People sometimes find themselves unexpectedly in a lasting relationship with a particular town or city. My relationship with Kobe-city has been one of those. More than 17 years ago in early 1989, as a novice researcher I chose the city as the location for my PhD fieldwork for nothing more than pragmatic reasons, to carry out my study on working-class high school students’ decision-making about post-school destinations. I was looking for an urban area that offered many employers who absorbed high school graduates, where a relatively large minority population resided (although their presence was not conspicuous to casual observers), and where I could live relatively inexpensively.
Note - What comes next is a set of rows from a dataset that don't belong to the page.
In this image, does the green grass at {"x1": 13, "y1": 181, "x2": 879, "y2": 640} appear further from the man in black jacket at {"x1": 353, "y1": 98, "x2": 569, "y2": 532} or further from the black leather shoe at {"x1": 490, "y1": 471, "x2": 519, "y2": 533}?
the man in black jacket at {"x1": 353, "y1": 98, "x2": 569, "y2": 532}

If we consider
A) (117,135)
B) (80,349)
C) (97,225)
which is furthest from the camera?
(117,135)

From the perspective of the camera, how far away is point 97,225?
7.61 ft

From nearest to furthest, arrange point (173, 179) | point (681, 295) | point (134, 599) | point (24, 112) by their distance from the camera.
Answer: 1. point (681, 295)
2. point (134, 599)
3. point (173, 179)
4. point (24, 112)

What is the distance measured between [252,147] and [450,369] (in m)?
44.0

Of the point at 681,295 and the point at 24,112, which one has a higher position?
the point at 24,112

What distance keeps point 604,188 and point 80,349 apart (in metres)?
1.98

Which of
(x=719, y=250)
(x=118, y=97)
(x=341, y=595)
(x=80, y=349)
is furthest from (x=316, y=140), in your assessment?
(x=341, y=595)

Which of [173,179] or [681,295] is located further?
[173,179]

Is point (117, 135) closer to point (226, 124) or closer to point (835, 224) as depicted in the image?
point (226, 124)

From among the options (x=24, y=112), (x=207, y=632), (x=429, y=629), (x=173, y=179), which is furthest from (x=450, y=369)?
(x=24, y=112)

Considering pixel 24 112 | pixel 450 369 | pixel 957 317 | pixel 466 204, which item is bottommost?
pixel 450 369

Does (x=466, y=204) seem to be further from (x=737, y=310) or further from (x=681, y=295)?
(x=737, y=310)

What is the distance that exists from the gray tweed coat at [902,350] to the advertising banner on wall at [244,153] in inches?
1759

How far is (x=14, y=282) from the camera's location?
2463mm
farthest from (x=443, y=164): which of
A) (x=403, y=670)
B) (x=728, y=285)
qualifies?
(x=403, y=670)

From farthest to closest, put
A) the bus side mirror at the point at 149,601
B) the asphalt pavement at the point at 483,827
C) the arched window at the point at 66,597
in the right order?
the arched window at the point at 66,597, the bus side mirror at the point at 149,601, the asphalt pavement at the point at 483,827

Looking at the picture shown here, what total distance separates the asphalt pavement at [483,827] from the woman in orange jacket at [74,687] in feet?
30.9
Since then I have been involved in other projects, and it was one of these projects that again brought me back to this city in 2006 to spend a year on sabbatical. I am extremely pleased that I amwriting the final stages of this longitudinal study in Kobe-city where it all started. Just being here brings back fond memories of many encounters and conversations over the last 17 years. In this chapter, I set out the context for what follows. There are three tasks. I

will briefly describe Kobe-city, where I first met the women in this study as high school students and which is the setting for their lives as detailed in this book. This description includes a brief illustration of the 1995 Hanshin-Awaji earthquake that affected the city and these women and their families in many different ways. I shall then explain my relationship with the women, which has evolved gradually over the years, since this is crucial for understanding the nature of the data that I collected and how I interpreted them.